● Saved entries
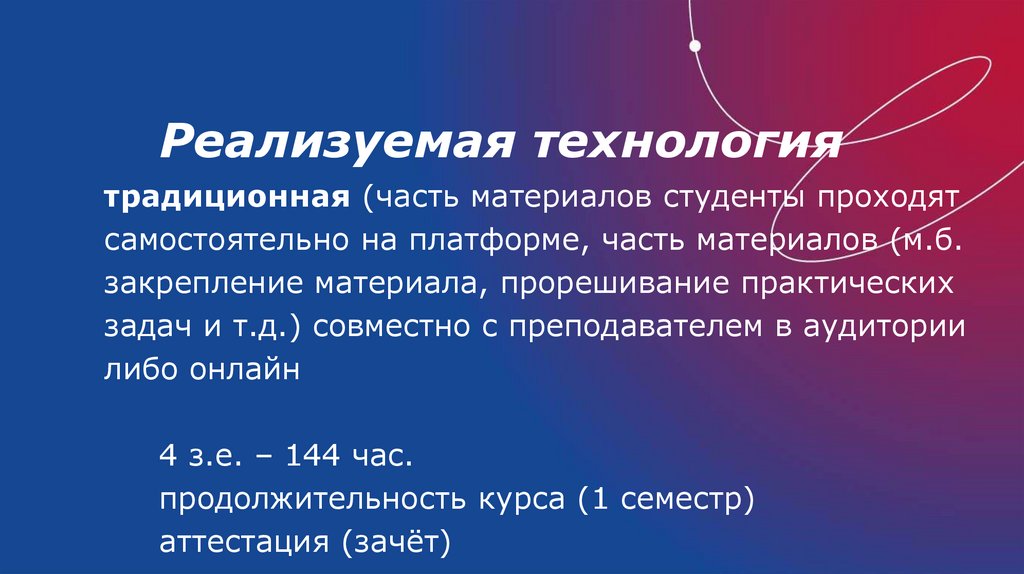 Реализуемая технология

традиционная (часть материалов студенты проходят самостоятельно на платформе, часть материалов (м.б. закрепление материала, прорешивание практических задач и т.д.) совместно с преподавателем в аудитории либо онлайн

4 з.е. – 144 час.
продолжительность курса (1 семестр)
аттестация (зачёт)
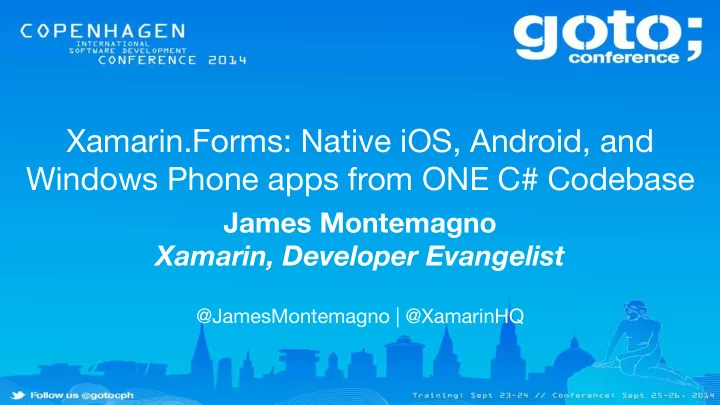 COPENHAGEN
INTERNATIONAL
SOFTWARE DEVELOPMENT
CONFERENCE 2014

goto;
conference

Xamarin.Forms: Native iOS, Android, and Windows Phone apps from ONE C# Codebase

James Montemagno
Xamarin, Developer Evangelist

@JamesMontemagno | @XamarinHQ

Follow us @gotocph

Training: Sept 23-24 // Conference: Sept 25-26, 2014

● The task
Say again, word for word, every line from the one with "аттестация (зачёт)" through the last line of the data above, minus the pictures.

● Result
аттестация (зачёт)
 COPENHAGEN
INTERNATIONAL
SOFTWARE DEVELOPMENT
CONFERENCE 2014

goto;
conference

Xamarin.Forms: Native iOS, Android, and Windows Phone apps from ONE C# Codebase

James Montemagno
Xamarin, Developer Evangelist

@JamesMontemagno | @XamarinHQ

Follow us @gotocph

Training: Sept 23-24 // Conference: Sept 25-26, 2014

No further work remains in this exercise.